── Records for this exercise ──

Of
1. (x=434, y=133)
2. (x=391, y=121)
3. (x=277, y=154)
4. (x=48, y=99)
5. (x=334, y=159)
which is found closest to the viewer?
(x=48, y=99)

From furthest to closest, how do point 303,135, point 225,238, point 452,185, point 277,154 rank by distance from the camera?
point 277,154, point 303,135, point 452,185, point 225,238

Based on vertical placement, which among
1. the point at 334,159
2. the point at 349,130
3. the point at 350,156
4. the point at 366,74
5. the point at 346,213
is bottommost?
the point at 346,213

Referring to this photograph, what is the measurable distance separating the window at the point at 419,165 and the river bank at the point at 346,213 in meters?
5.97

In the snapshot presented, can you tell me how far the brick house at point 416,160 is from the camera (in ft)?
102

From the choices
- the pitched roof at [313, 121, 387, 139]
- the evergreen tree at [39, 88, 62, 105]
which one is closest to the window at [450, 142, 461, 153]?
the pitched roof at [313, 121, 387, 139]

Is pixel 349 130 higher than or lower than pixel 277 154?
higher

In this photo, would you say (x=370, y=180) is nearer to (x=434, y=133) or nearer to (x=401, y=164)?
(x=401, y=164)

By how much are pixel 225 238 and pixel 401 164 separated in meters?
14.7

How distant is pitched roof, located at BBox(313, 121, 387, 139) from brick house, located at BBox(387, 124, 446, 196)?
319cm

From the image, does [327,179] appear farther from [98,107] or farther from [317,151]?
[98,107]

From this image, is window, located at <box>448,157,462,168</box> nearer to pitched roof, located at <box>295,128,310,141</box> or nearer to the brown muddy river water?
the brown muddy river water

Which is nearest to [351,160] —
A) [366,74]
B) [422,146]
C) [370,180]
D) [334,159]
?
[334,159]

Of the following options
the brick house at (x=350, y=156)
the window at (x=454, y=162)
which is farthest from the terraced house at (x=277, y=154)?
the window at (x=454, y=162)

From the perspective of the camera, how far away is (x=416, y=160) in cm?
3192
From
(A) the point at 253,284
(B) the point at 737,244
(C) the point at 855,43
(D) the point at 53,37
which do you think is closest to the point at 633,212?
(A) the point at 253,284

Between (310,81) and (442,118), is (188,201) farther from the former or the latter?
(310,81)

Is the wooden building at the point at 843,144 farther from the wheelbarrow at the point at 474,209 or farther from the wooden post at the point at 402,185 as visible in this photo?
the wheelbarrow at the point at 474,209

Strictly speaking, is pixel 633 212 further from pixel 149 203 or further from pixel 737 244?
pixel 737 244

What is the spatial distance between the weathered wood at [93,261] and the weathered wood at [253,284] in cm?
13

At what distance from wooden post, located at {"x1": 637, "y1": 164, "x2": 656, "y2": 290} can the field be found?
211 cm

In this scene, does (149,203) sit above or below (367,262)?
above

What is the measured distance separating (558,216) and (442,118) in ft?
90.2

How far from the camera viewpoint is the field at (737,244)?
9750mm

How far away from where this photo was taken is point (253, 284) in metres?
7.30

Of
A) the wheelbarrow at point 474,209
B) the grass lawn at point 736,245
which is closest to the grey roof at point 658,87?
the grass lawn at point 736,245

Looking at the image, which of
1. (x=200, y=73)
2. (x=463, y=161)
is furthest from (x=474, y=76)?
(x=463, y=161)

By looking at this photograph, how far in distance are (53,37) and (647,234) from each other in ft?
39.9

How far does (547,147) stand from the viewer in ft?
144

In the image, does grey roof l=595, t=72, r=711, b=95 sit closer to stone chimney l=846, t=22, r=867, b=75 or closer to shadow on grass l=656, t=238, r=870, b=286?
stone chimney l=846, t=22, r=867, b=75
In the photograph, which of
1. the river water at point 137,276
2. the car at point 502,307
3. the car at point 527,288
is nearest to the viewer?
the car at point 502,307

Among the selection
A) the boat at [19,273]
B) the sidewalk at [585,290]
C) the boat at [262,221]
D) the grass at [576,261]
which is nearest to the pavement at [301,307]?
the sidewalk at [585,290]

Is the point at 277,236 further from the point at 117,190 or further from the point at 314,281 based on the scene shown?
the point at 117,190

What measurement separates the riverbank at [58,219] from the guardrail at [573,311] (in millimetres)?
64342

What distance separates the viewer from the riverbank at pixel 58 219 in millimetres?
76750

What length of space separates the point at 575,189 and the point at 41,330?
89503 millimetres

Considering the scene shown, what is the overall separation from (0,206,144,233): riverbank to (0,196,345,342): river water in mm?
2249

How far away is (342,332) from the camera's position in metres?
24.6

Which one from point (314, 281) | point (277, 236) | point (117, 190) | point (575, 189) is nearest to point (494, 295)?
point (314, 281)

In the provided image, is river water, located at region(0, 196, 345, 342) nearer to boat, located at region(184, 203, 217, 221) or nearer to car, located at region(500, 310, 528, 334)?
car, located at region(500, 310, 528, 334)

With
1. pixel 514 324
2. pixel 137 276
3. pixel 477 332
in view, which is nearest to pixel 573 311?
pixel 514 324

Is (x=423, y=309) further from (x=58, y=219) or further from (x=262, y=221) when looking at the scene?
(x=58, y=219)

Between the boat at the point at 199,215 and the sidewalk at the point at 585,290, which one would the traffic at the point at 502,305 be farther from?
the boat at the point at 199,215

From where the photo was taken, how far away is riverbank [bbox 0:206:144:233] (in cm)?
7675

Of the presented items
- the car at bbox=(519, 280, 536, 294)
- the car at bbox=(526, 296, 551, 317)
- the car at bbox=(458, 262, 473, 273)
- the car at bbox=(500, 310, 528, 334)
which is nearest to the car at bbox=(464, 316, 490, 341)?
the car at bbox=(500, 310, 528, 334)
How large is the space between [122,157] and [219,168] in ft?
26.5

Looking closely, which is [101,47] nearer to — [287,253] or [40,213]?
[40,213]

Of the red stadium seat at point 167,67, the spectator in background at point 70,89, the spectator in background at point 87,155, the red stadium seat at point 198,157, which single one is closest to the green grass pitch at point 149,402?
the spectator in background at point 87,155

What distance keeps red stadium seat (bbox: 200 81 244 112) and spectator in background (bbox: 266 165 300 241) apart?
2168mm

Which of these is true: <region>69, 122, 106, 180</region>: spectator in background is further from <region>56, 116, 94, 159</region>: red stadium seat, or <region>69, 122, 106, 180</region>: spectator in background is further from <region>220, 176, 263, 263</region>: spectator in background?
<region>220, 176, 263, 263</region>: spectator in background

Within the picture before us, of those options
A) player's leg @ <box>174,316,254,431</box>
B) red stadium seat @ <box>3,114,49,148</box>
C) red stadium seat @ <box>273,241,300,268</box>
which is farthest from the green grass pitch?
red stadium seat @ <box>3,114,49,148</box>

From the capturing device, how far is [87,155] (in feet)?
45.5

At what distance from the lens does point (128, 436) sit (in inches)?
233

───

**Problem to solve:**
Could you revise every row so that "camera" becomes "photographer" and nothing else changes?

**Reply to the task:**
Of
1. (x=434, y=133)
2. (x=391, y=121)
3. (x=277, y=154)
4. (x=48, y=99)
5. (x=334, y=159)
which is found closest to the viewer?
(x=48, y=99)

From furthest to closest, how do point 303,135, point 225,238, point 452,185, point 277,154 rank by distance from the photographer?
point 277,154, point 303,135, point 452,185, point 225,238

Based on vertical placement, which among
1. the point at 334,159
2. the point at 349,130
3. the point at 350,156
4. the point at 366,74
5. the point at 346,213
is bottommost?
the point at 346,213

Referring to this photograph, what is the measurable distance separating the window at the point at 419,165 and the river bank at the point at 346,213 in meters?
5.97

In the snapshot presented, can you tell me how far the brick house at point 416,160 is from the photographer (in ft)?
102

From the choices
- the pitched roof at [313, 121, 387, 139]
- the evergreen tree at [39, 88, 62, 105]
which one is closest to the window at [450, 142, 461, 153]?
the pitched roof at [313, 121, 387, 139]

Is pixel 349 130 higher than or lower than pixel 277 154?
higher

In this photo, would you say (x=370, y=180) is nearer to (x=434, y=133) or nearer to (x=401, y=164)?
(x=401, y=164)

By how much are pixel 225 238 and pixel 401 164 separated in meters?
14.7

How distant is pitched roof, located at BBox(313, 121, 387, 139) from brick house, located at BBox(387, 124, 446, 196)?
319cm

From the image, does [327,179] appear farther from [98,107] or farther from [317,151]?
[98,107]

From this image, is window, located at <box>448,157,462,168</box> nearer to pitched roof, located at <box>295,128,310,141</box> or nearer to the brown muddy river water?
the brown muddy river water

Which is nearest to [351,160] —
A) [366,74]
B) [422,146]
C) [370,180]
D) [334,159]
?
[334,159]

Of the following options
the brick house at (x=350, y=156)
the window at (x=454, y=162)
which is farthest from the terraced house at (x=277, y=154)?
the window at (x=454, y=162)

From the perspective of the photographer, how far away is (x=416, y=160) in cm?
3192
From
(A) the point at 253,284
(B) the point at 737,244
(C) the point at 855,43
(D) the point at 53,37
which do you think is closest to the point at 633,212?
(A) the point at 253,284

Between (310,81) and (442,118), is (188,201) farther from the former or the latter?
(310,81)

Is the wooden building at the point at 843,144 farther from the wheelbarrow at the point at 474,209 or farther from the wooden post at the point at 402,185 as visible in this photo?
the wheelbarrow at the point at 474,209

Strictly speaking, is pixel 633 212 further from pixel 149 203 or further from pixel 737 244?
pixel 737 244

What is the spatial distance between the weathered wood at [93,261] and the weathered wood at [253,284] in cm?
13

At what distance from wooden post, located at {"x1": 637, "y1": 164, "x2": 656, "y2": 290} can the field be found?
211 cm

In this scene, does (149,203) sit above or below (367,262)?
above

What is the measured distance separating (558,216) and (442,118) in ft?
90.2

How far from the photographer viewpoint is the field at (737,244)?
9750mm

How far away from where this photo was taken is point (253, 284) in metres?
7.30

Of
A) the wheelbarrow at point 474,209
B) the grass lawn at point 736,245
which is closest to the grey roof at point 658,87?
the grass lawn at point 736,245

Looking at the image, which of
1. (x=200, y=73)
2. (x=463, y=161)
is furthest from (x=474, y=76)?
(x=463, y=161)

By looking at this photograph, how far in distance are (53,37) and (647,234) from each other in ft?
39.9

How far does (547,147) stand from the viewer in ft?
144

In the image, does grey roof l=595, t=72, r=711, b=95 sit closer to stone chimney l=846, t=22, r=867, b=75 or closer to shadow on grass l=656, t=238, r=870, b=286?
stone chimney l=846, t=22, r=867, b=75
In the photograph, which of
1. the river water at point 137,276
2. the car at point 502,307
3. the car at point 527,288
is nearest to the viewer?
the car at point 502,307

Among the selection
A) the boat at [19,273]
B) the sidewalk at [585,290]
C) the boat at [262,221]
D) the grass at [576,261]
which is nearest to the pavement at [301,307]?
the sidewalk at [585,290]

Is the point at 277,236 further from the point at 117,190 or further from the point at 314,281 based on the scene shown?
the point at 117,190

What measurement separates the riverbank at [58,219] from the guardrail at [573,311] (in millimetres)?
64342

What distance separates the viewer from the riverbank at pixel 58 219 in millimetres?
76750

What length of space separates the point at 575,189 and the point at 41,330?
89503 millimetres

Considering the scene shown, what is the overall separation from (0,206,144,233): riverbank to (0,196,345,342): river water in mm?
2249

How far away is (342,332) from the photographer's position in metres?
24.6

Which one from point (314, 281) | point (277, 236) | point (117, 190) | point (575, 189) is nearest to point (494, 295)?
point (314, 281)

In the provided image, is river water, located at region(0, 196, 345, 342) nearer to boat, located at region(184, 203, 217, 221) or nearer to car, located at region(500, 310, 528, 334)?
car, located at region(500, 310, 528, 334)

With
1. pixel 514 324
2. pixel 137 276
3. pixel 477 332
in view, which is nearest to pixel 573 311?
pixel 514 324

Is (x=423, y=309) further from (x=58, y=219) or further from (x=262, y=221) when looking at the scene?
(x=58, y=219)

Between the boat at the point at 199,215 and the sidewalk at the point at 585,290, which one would the traffic at the point at 502,305 be farther from?
the boat at the point at 199,215

From where the photo was taken, how far away is riverbank [bbox 0:206:144:233] (in cm)?
7675

Of the presented items
- the car at bbox=(519, 280, 536, 294)
- the car at bbox=(526, 296, 551, 317)
- the car at bbox=(458, 262, 473, 273)
- the car at bbox=(500, 310, 528, 334)
which is nearest to the car at bbox=(464, 316, 490, 341)?
the car at bbox=(500, 310, 528, 334)
How large is the space between [122,157] and [219,168] in ft?
26.5

Looking closely, which is [101,47] nearer to — [287,253] or [40,213]?
[40,213]

Of the red stadium seat at point 167,67, the spectator in background at point 70,89, the spectator in background at point 87,155, the red stadium seat at point 198,157, which single one is closest to the green grass pitch at point 149,402?
the spectator in background at point 87,155

What distance keeps red stadium seat (bbox: 200 81 244 112) and spectator in background (bbox: 266 165 300 241) apart?
2168mm

Which of these is true: <region>69, 122, 106, 180</region>: spectator in background is further from <region>56, 116, 94, 159</region>: red stadium seat, or <region>69, 122, 106, 180</region>: spectator in background is further from <region>220, 176, 263, 263</region>: spectator in background?
<region>220, 176, 263, 263</region>: spectator in background

Within the picture before us, of those options
A) player's leg @ <box>174,316,254,431</box>
B) red stadium seat @ <box>3,114,49,148</box>
C) red stadium seat @ <box>273,241,300,268</box>
which is farthest from the green grass pitch?
red stadium seat @ <box>3,114,49,148</box>

From the capturing device, how far is [87,155] (in feet)?
45.5

At what distance from the lens does point (128, 436) sit (in inches)?
233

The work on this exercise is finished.